**Data below**.
· · · ·

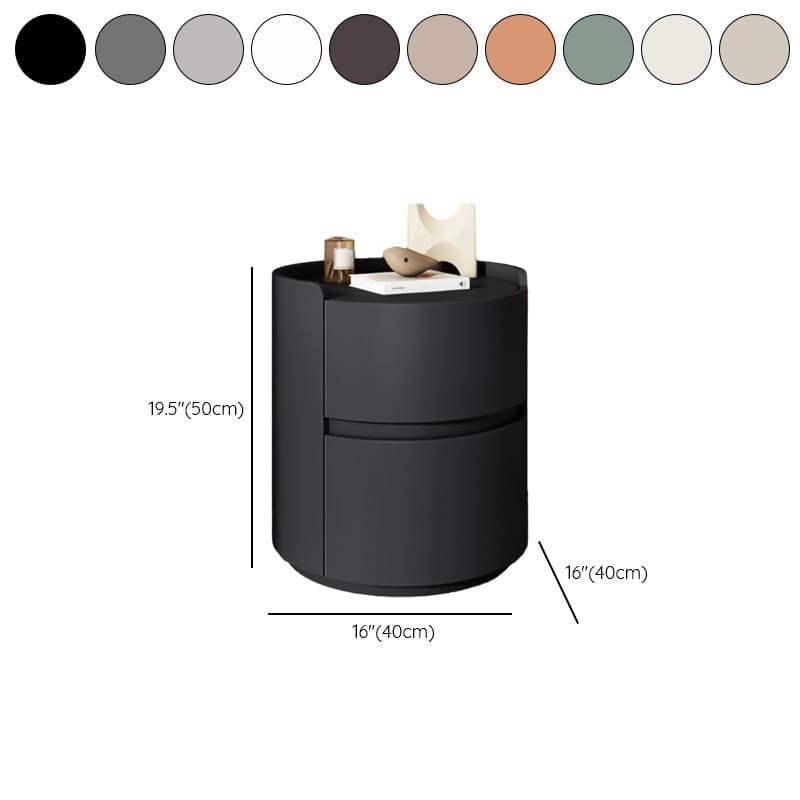Simple 2 Tiers Nightstand With Drawer Organization, 2 Drawers thumbnail 27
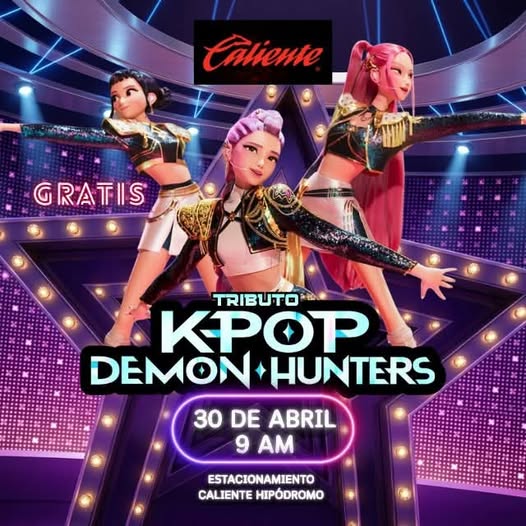 Día del niño en Estadio Caliente Gratis, Kpop Demon Hunters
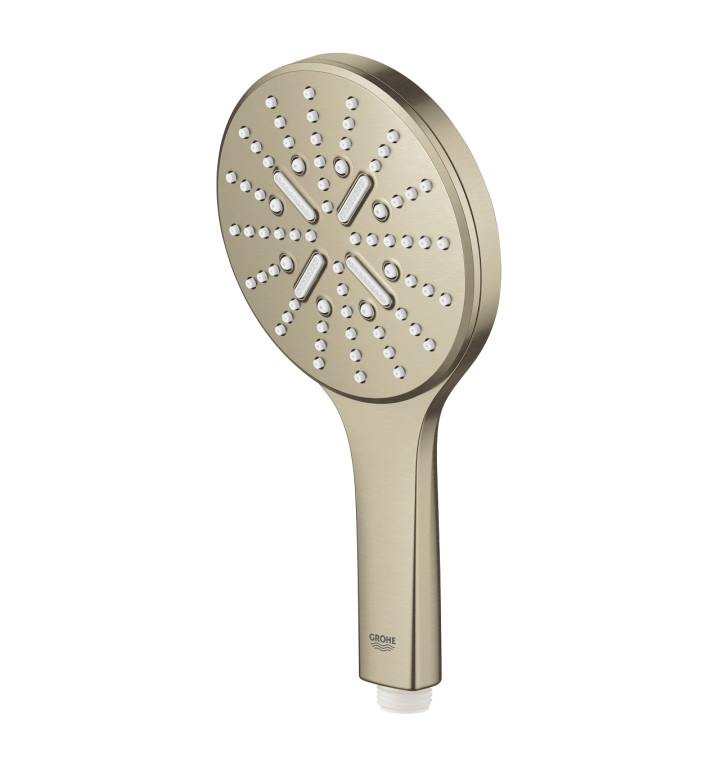 RAINSHOWER SMARTACTIVE 130 ДУШ РЪЧЕН, С 3 МОДЕЛА НА СТРУЯТА, МАТ-НИКЕЛ 26574EN0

· · · ·

**Exercise instructions**. Please write out every line of the listing above exactly, and leave the images behind.

**Problem solution**.
Simple 2 Tiers Nightstand With Drawer Organization, 2 Drawers thumbnail 27
 Día del niño en Estadio Caliente Gratis, Kpop Demon Hunters
 RAINSHOWER SMARTACTIVE 130 ДУШ РЪЧЕН, С 3 МОДЕЛА НА СТРУЯТА, МАТ-НИКЕЛ 26574EN0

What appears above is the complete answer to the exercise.